At this event, Jacoby and his team competed against 200 of the world’s best sharpshooters. Jacoby was proclaimed “Champion Rifle Shot of the World” and returned to San Francisco a hero. He continued to compete in schuetzenfests throughout his life and ultimately won so many medals he could not wear them all on his chest.

Shooting matches were immensely popular at a time when volunteer military groups flourished. Many of these militia were based on ethnic affiliations, such as the Irish-American Hibernian Guards. Until 1903 when the National Guard was formed, these militia provided protection services along with state and federal forces. The city of San Francisco called on the San Francisco Schuetzen Club for emergency crowd control when needed.

Shell Mound Park, in what’s now called Emeryville, was a popular spot for schuetzen club matches. Jacoby wanted improved facilities, so in 1890 he and his club purchased a 37-acre tract of land south of San Rafael. Visitors from San Francisco took the ferry across the bay, then the Northwestern Pacific Railroad train dropped them off at the Schuetzen Park station.

For the park grand opening on April 2, 1891, the Marin Journal reported, “The California Schuetzen Club is an old, widely known, wealthy and influential association, embracing in its membership the best elements of the German-American population on this coast…The Club has thirty-seven acres of land, embracing a charming variety of hill and flat. The elevated part is mostly sheltered with pleasant shade trees and covered with a rich carpet of grass and wild flowers, and from its crest, the eye commands panoramas of widely varying and exceedingly beautiful scenery.

“On the level toward San Rafael have been constructed the buildings of the association – a dance pavilion 80x110, a dining salon and cuisine, bowling alleys, etc., etc., and the most complete and perfect rifle gallery in the country. The facilities included a sprinting track an eighth of a mile long."

The Tocsin reported that “the Directors and their friends arrived on the 11:20 train from San Francisco and at 1 o’clock the Stars and Stripes were hoisted on all the buildings to signify that the Club had taken possession of its new quarters…With the champagne, which flowed like a mountain stream in winter, came many toasts, which were responded to appropriately and enthusiastically.”

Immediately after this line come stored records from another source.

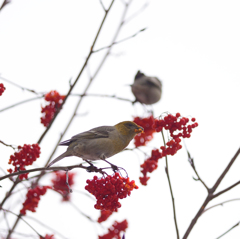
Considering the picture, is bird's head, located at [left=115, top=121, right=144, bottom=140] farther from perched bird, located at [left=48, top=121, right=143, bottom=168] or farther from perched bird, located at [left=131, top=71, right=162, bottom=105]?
perched bird, located at [left=131, top=71, right=162, bottom=105]

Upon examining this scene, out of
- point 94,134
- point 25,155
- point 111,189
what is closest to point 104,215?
point 94,134

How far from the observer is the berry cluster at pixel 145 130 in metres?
4.17

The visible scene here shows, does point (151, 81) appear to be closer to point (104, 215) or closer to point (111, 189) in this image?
point (104, 215)

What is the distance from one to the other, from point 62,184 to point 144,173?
4.76ft

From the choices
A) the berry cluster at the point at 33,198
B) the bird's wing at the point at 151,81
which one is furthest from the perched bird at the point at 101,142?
the bird's wing at the point at 151,81

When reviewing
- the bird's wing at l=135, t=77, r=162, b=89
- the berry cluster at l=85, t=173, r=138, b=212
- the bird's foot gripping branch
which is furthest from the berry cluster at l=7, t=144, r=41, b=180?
the bird's wing at l=135, t=77, r=162, b=89

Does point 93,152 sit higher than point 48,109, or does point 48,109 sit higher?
point 48,109

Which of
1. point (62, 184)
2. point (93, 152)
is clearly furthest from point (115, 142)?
point (62, 184)

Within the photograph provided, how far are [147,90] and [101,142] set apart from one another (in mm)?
1327

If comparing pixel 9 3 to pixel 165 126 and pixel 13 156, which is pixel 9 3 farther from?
pixel 165 126

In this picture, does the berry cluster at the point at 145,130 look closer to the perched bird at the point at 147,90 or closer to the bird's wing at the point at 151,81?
the perched bird at the point at 147,90

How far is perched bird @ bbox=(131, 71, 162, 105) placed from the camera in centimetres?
455

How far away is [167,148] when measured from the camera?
10.5 ft

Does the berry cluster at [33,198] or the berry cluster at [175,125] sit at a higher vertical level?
the berry cluster at [175,125]
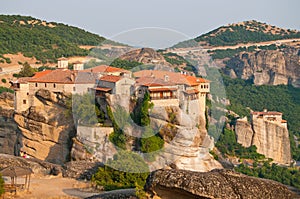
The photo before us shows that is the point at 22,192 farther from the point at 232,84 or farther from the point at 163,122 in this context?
the point at 232,84

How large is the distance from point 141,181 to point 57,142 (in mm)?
11208

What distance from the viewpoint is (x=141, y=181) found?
66.7 ft

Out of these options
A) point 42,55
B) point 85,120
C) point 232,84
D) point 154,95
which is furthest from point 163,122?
point 232,84

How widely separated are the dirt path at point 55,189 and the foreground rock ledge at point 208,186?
590 cm

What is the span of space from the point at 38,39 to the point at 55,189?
198 ft

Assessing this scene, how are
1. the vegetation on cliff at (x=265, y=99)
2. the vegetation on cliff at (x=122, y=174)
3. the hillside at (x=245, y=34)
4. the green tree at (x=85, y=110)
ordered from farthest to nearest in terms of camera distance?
1. the hillside at (x=245, y=34)
2. the vegetation on cliff at (x=265, y=99)
3. the green tree at (x=85, y=110)
4. the vegetation on cliff at (x=122, y=174)

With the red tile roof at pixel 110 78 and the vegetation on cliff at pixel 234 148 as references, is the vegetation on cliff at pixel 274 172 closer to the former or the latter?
the vegetation on cliff at pixel 234 148

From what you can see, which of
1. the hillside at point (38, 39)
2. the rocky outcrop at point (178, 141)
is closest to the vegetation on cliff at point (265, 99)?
the hillside at point (38, 39)

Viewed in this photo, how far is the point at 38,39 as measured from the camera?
75875 millimetres

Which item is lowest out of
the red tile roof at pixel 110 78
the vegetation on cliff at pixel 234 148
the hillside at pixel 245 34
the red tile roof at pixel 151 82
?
the vegetation on cliff at pixel 234 148

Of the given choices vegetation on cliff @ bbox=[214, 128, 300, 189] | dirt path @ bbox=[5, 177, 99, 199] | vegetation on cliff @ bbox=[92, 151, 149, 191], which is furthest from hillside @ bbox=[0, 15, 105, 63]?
dirt path @ bbox=[5, 177, 99, 199]

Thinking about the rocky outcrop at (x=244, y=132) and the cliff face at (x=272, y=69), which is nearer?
the rocky outcrop at (x=244, y=132)

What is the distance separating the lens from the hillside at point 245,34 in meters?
128

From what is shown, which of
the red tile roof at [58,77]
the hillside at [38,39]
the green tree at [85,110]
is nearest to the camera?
the green tree at [85,110]
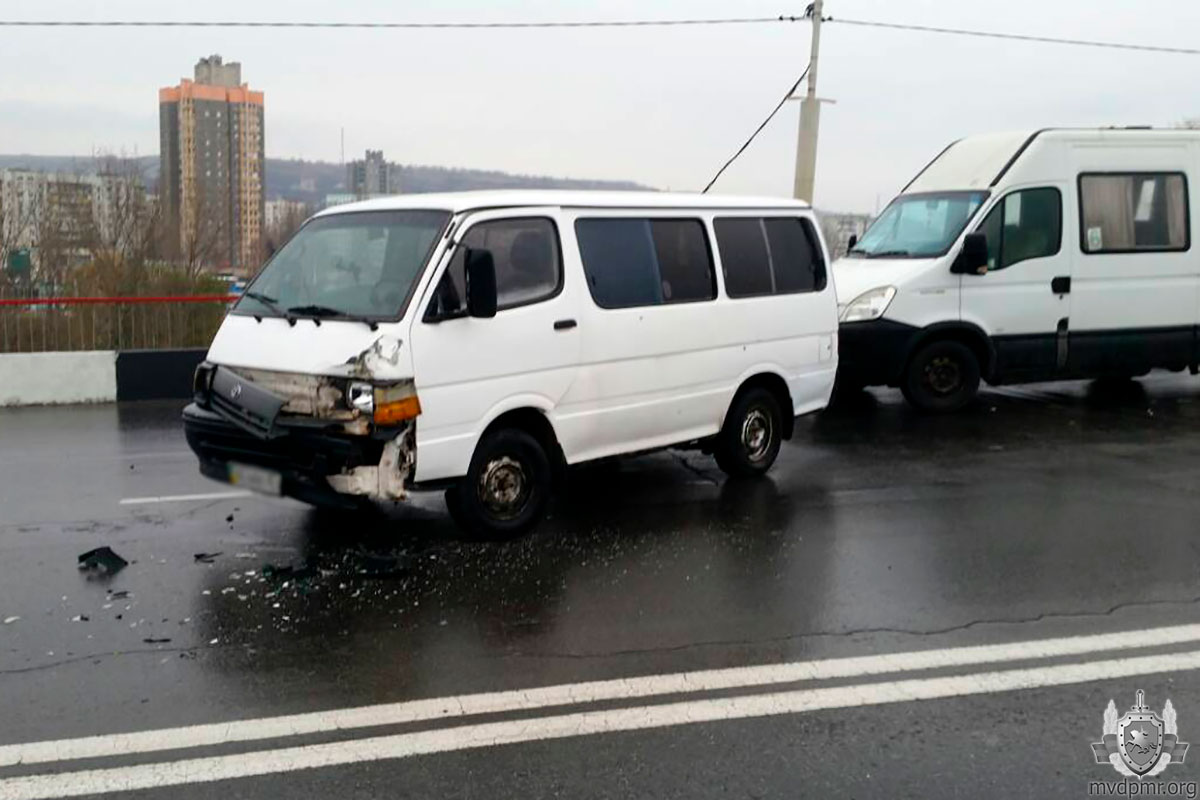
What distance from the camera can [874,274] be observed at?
11.2 meters

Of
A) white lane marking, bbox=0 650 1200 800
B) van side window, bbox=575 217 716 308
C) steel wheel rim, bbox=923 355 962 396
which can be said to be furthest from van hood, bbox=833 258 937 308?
white lane marking, bbox=0 650 1200 800

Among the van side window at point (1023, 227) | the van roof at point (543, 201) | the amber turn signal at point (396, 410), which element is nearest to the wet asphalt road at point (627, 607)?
the amber turn signal at point (396, 410)

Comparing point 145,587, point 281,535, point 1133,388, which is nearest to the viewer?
point 145,587

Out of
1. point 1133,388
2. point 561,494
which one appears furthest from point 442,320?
point 1133,388

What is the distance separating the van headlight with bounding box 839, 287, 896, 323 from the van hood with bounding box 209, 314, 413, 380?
6.06 m

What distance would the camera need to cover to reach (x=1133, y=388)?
523 inches

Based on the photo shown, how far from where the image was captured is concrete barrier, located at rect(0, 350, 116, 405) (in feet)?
40.0

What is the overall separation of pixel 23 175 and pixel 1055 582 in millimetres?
24523

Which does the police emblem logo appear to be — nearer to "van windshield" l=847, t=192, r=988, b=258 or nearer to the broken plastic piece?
the broken plastic piece

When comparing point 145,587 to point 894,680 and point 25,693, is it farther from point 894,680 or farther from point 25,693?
point 894,680

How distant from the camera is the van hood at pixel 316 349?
19.7 feet

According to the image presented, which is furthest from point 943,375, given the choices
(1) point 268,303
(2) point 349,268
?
(1) point 268,303

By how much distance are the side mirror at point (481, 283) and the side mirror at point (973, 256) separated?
6.22m

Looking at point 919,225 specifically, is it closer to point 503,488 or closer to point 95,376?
point 503,488
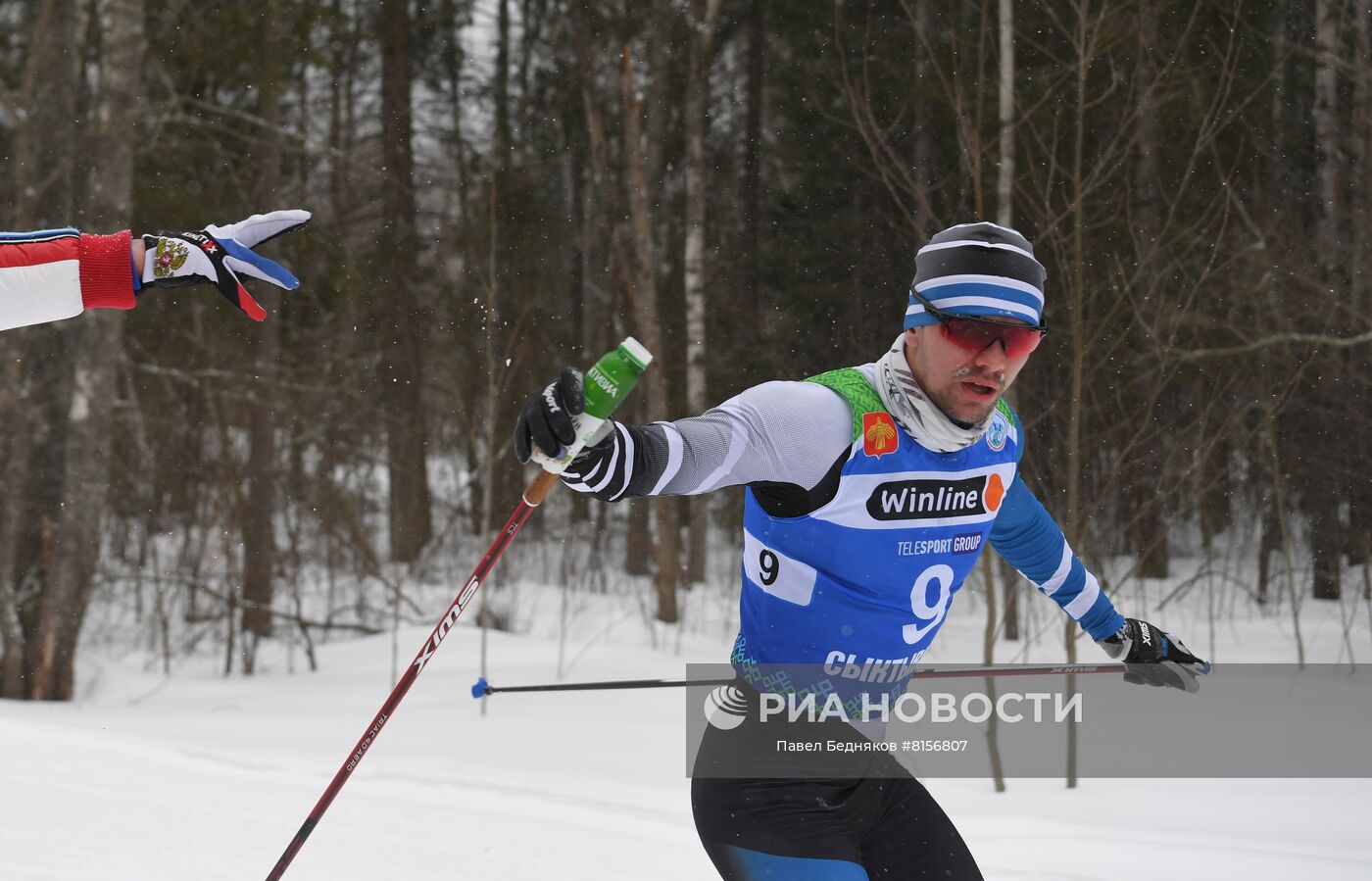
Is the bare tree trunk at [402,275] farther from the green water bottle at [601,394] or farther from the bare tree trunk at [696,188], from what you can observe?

In just one week, the park was booked for picnics for the whole season. On October 15, 1891 the Marin Journal reported that “the Third Regiment camped last Saturday at Schuetzen Park and had a merry time. Their tents occupied a large part of the capacious park and made it a scene of life, beauty and military activity very attractive to outsiders.”

The November 18, 1895, the San Francisco Call reported on Turkey Day: “The early trains to San Rafael brought the best crowds of the season. The firing began about 10 o'clock in all of the stalls with tremendous tumult…Everyone got a turkey, no matter what score he registered…Quite a number of the ladies of the California Schuetzen Club were at the range and shot for monthly medals.”

Throngs of visitors filled the park on opening day in April, 1898. The Marin Journal noted that of the 20,000 invitations sent, over 7,000 people attended, a few conducted themselves in a disorderly manner, and only one was locked up.

The facilities were rented to other organizations for a variety of events including the annual picnic of the Journeymen Butchers' Protective and Benevolent Association of San Francisco and the thirty-first anniversary of the Retail Grocers' Protective Union.

Due to intense anti-German sentiment during World War I, Schuetzen was dropped from the park’s name and the sport lost popularity. Jacoby died in 1922 and did not live to see his park destroyed by fire one year later.

In a 1980 oral history, Charles Tacchi, who grew up at Remillard Brick Yard where his father was foreman, recalled searching as a boy for lead left by the shooters. He resold the lead, claiming that “it beat collecting milk bottles.” Today the only remaining trace of Schuetzen Park is the street named for the international sportsman.